Creating policies around paid time off if you’re going through IVF treatment or have had miscarriage should be no questions asked. It’s about embedding it in policy for folks who have roadblocks. On my team, we all know exactly who is trying right now. We have paid time off for miscarriage and pregnancy loss. I have had seven miscarriages since starting Natalist. Others on our team have gone through IVF and IUI. It’s a conversation that we’ve normalized internally, and obviously that’s unique at a workplace. I’ve also had employees tell us when they’re doing their IVF transfer, so two weeks later we knew that they would be getting a positive or negative result and they shared that. Other employees don’t want to say something until a little bit later, to protect themselves.
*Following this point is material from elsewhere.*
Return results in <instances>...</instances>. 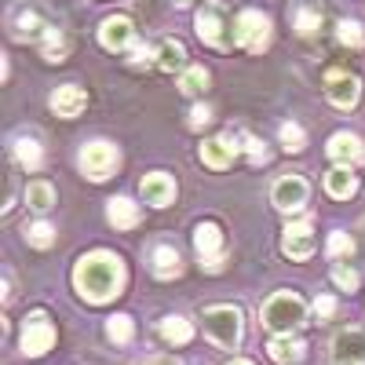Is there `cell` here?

I’ve stopped telling people when I have a positive pregnancy test because I have recurrent miscarriages and I’m tired of having to talk about it. It comes down to the CEO: do you have a leader who will take the lead in discussing it because, although everybody should have the option to keep that private—it’s not something you should feel obligated to share—you should be able to share without worrying about how you’ll be perceived by your colleagues or boss. 

Some employers also actually offer subsidies on Natalist products. Employers will reach out and say, “We want to support family planning and we want to show and invest in this milestone for our employees so that they know we truly care about them and want to support their fertility goals.” We have one employer who pays for half the cost of anything that an employee buys from Natalist. We have others that offer 20 percent off, which is still generous.

Why is it important for you, as an investor, to invest in women-founded health companies? And what are you most excited about in the women’s health space?

Women have been underfunded and underrepresented in healthcare leadership for too long. And women’s health as a category has been underfunded, since many investors think of the space as too “niche” (ha!). I see an opportunity to move the needle for everyone—both women founders and the customers who have been left behind. There are a growing number of companies using their brand to normalize taboo topics like miscarriage, STIs, infertility, constipation, sex, postpartum depression, and more. Which is a win for us all! 

Lastly, for the uninitiated, how would you recommend customers use Natalist products? Or what are some products you’re particularly proud of?

Our products are all FDA cleared, but rather than look like medical products, we added a layer of making them really delightful and beautiful—more similar to the beauty products that you have in your bathroom. Most of our customers get pregnant within four to six months, and generally, women start using our ovulation predictor kits starting at month two of trying to conceive. If they have a regular cycle, then they get their rhythm after a few months and don’t need to test anymore. But most women don’t have a regular cycle, so for me, I check my ovulation every single month.

For our prenatal vitamins, we use the natural form of folate rather than folic acid, which is the synthetic form. People with a certain gene [MTHFR] can’t process the synthetic form. Folate is more expensive which is why most companies use folic acid. But for prenatal vitamins and for women who do have that gene, folate is especially important. In order to understand if a prenatal meets the criteria, it takes a lot of work—you’re looking at 20-some ingredients in the prenatal and comparing it to an American College of Obstetricians and Gynecologists list of recommended dietary intakes. When we built our prenatal, we wanted to make sure that we were better than any others in the industry.